The broadcast world has understood the craving of user-controlled sound since consumers have been able to shape their home sound with the inclusion of the bass and treble controls. Dolby was quick to introduce dialog controls, but nothing as interactive as alternative dialog channels that have been suggested with NGA.

Dolby ushered in personalization with the introduction of Dialog Normalization, which was obviously a good idea for different listening environments and content, but Fraunhofer’s MPEG-H offers the possibilities of true user interactivity. For example, with over-the-air broadcasting the coaches and player language can be problematic, but an isolated and controllable coaches’ channel eliminates the prescreening and sanitizing that take place in a live broadcast. Significantly for the CFO’s, a coaches’ channel could be monetized. Note, Dolby claims the same level of interactivity through using object channels.

All this interactivity can be ultimately limited by the producers and rights holders with options for improved dialog, alternate narration and even select objects such as radios and wireless microphones. The ability to control any one of multiple players’ or coaches’ microphones and listen in mono or stereo—that seems like a pretty immersive experience to me.

Rendering the Content
The final and probably most under-valued benefit of NGA is the ability to render the audio content to virtually any consumer device or format. For example, consider that the audio elements are embedded in the digital stream and can be combined—rendered to a proper recipe for a mono, stereo, surround or immersive sound mix.

The early shortcomings of surround sound were the downmix and metadata. Also remember that using the set-top box for combining surround channels to derive a stereo mix has always been problematic for accurate and equivalent sound productions because many of the sound elements are baked into the mix. Rendering takes all the ingredients and makes a whole new cake.

Rendering is the final process before reaching the consumer and in theory, rendering can take different transducer characteristics, configurations and containers and optimize a soundscape for any listening device. However, I am still mystified as to how you can get an accurate representation of an immersive landscape from side and up-firing soundbars—although it really does sound better.

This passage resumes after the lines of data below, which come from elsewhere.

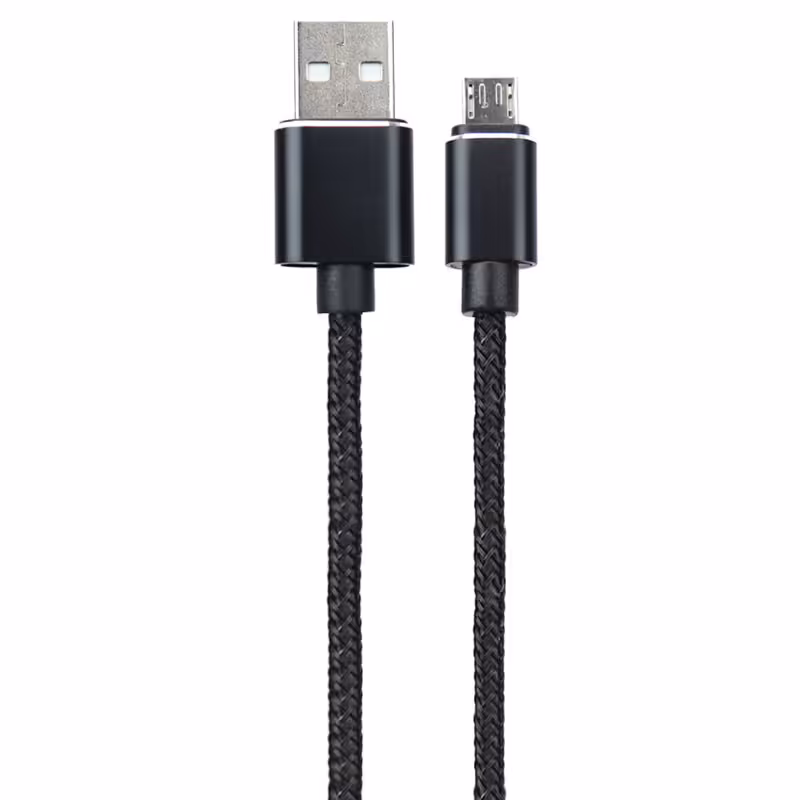 کابل تبدیل USB به microUSB تسکو مدل Tsco TCA 198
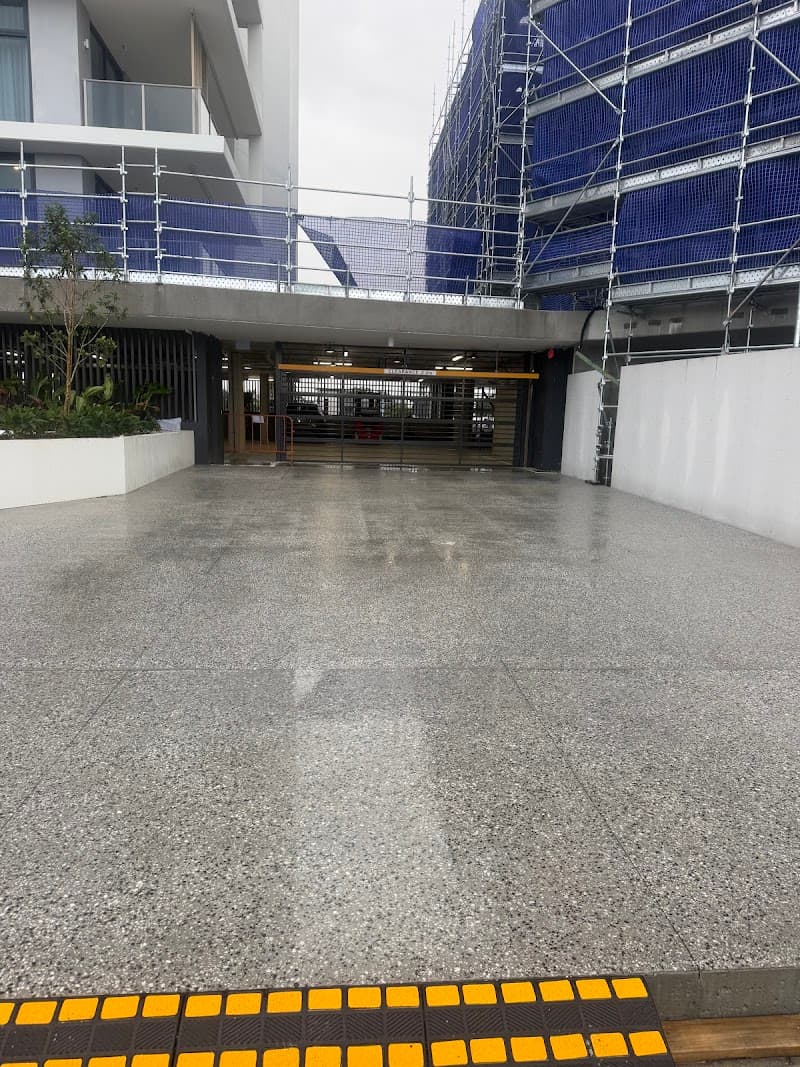 The Concrete Company Qld concreting work in Surfers Paradise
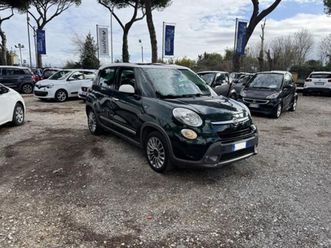 500l trekking gpl 1.4cc 95cv tetto panoramico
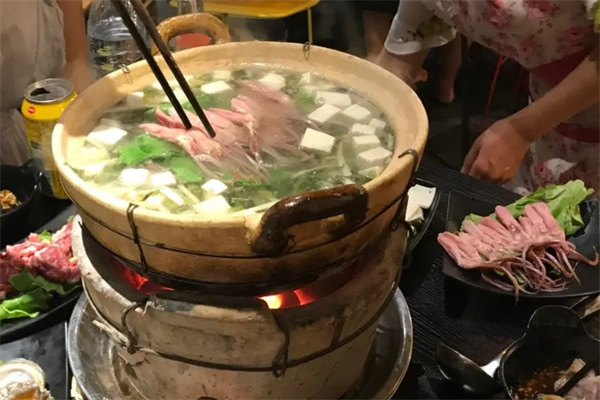 旺角港式打边炉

A lot has been said about the potential of Next Generation Audio. While the technology is evolving, content with compelling immersive sound and interactivity is lagging, except in gaming. Just as surround sound started conservatively, immersive sound production has started conservatively as well.

One significant difference is that early soundbars were a big improvement for surround sound, but I am not convinced that the immersive sound experience has benefitted as much from soundbars as surround sound did.

The immersive experience is different for us all, and Next Generation Audio provides a framework, but no roadmap. I have recently published a book with Focal Press titled “Immersive Sound Production—A Practical Guide” that presents an advanced approach to live immersive sound design with a concentration on live sports and includes more than 60 different sports case studies.